Menurut Menteri Agama, Indonesia menjadi negara pertama yang diberikan kesempatan istimewa oleh pemerintah Arab Saudi untuk membeli properti berupa tanah dan hotel di Makkah dan Madinah. Hal ini dimungkinkan setelah adanya keputusan resmi dari otoritas Arab Saudi yang mengizinkan warga negara asing untuk memiliki properti di dua kota suci tersebut.
“Kita sudah mendapatkan lahan yang cukup luas, hampir sekitar 60 hektare nanti, lokasinya antara 1 sampai 3 kilometer dari Ka’bah. Nantinya akan ada terowongan yang menghubungkan Masjidil Haram langsung dengan perkampungan Indonesia itu,” jelas Nasaruddin Umar.
Selain urusan haji, pertemuan tersebut juga membahas pengembangan Lembaga Pemberdayaan Dana Umat (LPDU). Pemerintah berkomitmen mendorong pengelolaan dana umat agar lebih profesional, transparan, dan berorientasi pada kemaslahatan masyarakat luas. Kedepannya, manajemen dana tersebut akan melibatkan tenaga profesional untuk memastikan efektivitas dan efisiensi demi kepentingan umat itu sendiri.

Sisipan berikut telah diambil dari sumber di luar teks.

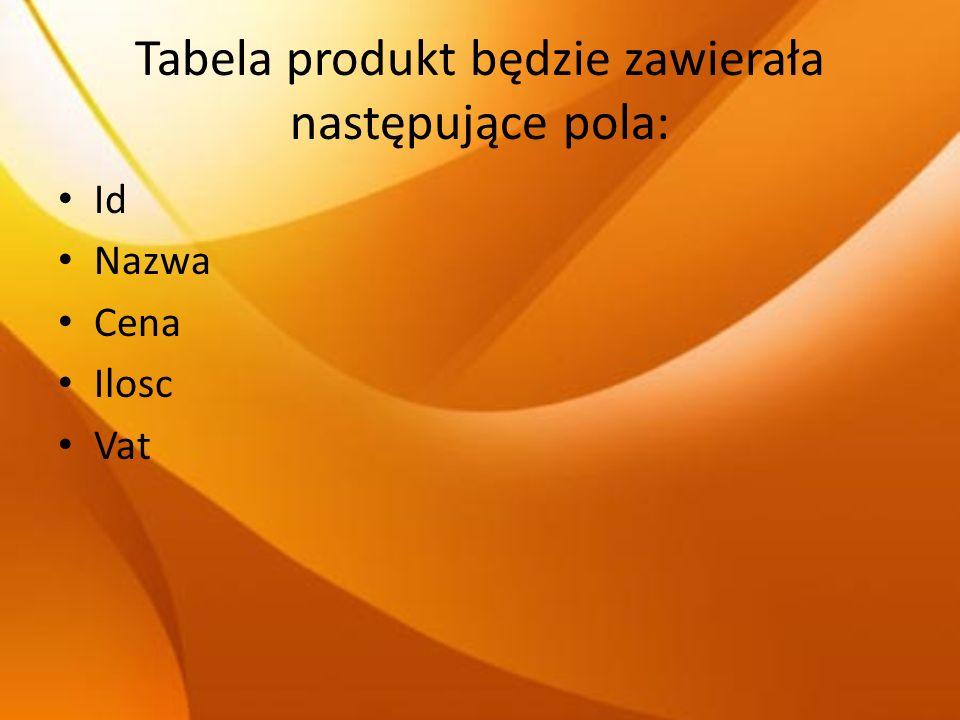 Tabela produkt będzie zawierała następujące pola: Id Nazwa Cena Ilosc Vat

Dalam suasana dialog yang berlangsung cair dan penuh gagasan, Presiden Prabowo menegaskan komitmennya untuk membuka ruang komunikasi intensif dengan para ulama dan kiai. Menteri Agama menyebut bahwa Presiden sangat menikmati diskusi tersebut dan sangat terbuka terhadap masukan-masukan dari pimpinan pondok pesantren.
Langkah ini mempertegas komitmen pemerintah dalam merawat kebersamaan serta mendengar langsung aspirasi para pemuka agama sebagai bagian dari upaya menjaga stabilitas dan pembangunan nasional yang inklusif.